(Selected text)

By TIM NICKENS
© St. Petersburg Times, published June 4, 2000
Finally, a pulse.
The battle between state Education Commissioner Tom Gallagher and U.S. Rep. Bill McCollum for the Republican nomination in Florida's sleepy U.S. Senate race popped into public view last week. While the sniping over television ads is predictable, it signals the start of a three-month sprint to the Sept. 5 primary.
Expect a few more elbows, some tripping and a bloody nose or two.
This could be the toughest primary fight Florida has seen in a dozen years. The last one involved the same Senate seat and similar circumstances. Only the positions of the political parties are reversed.
In 1988, Lawton Chiles was retiring from the Senate after 18 years. A long line of fellow Democrats assembled. Buddy MacKay, then a congressman from Ocala, finished second to incumbent Insurance Commissioner Bill Gunter and forced a run-off.
MacKay attacked Gunter's fund-raising tactics and reminded voters about a 1986 FBI investigation into the insurance commissioner's job performance. He held weekly news conferences outside Gunter's Capitol office.
Gunter fired back, criticizing MacKay for voting in favor of freezing the cost-of-living adjustments in Social Security and in favor of selling arms to Saudi Arabia, which Israel opposed.
MacKay defeated Gunter in the run-off and faced a lightly regarded Republican congressman named Connie Mack. In an era when Republican wins were still considered aberrations in Florida, Mack upset MacKay in the state's closest statewide election.

(End Selected text)
(Data segment)

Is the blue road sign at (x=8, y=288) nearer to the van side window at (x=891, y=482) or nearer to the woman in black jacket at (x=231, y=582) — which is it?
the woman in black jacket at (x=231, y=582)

(End Data segment)

### Work request 1:
In the article on Florida's Senate primary, on what date is the primary scheduled?
### Work request 2:
Copy everything from "The battle between" down to "Sept. 5 primary." in the article on Florida's Senate primary, swapping "sniping" for "bickering".

### Exercise result 1:
Sept. 5

### Exercise result 2:
The battle between state Education Commissioner Tom Gallagher and U.S. Rep. Bill McCollum for the Republican nomination in Florida's sleepy U.S. Senate race popped into public view last week. While the bickering over television ads is predictable, it signals the start of a three-month sprint to the Sept. 5 primary.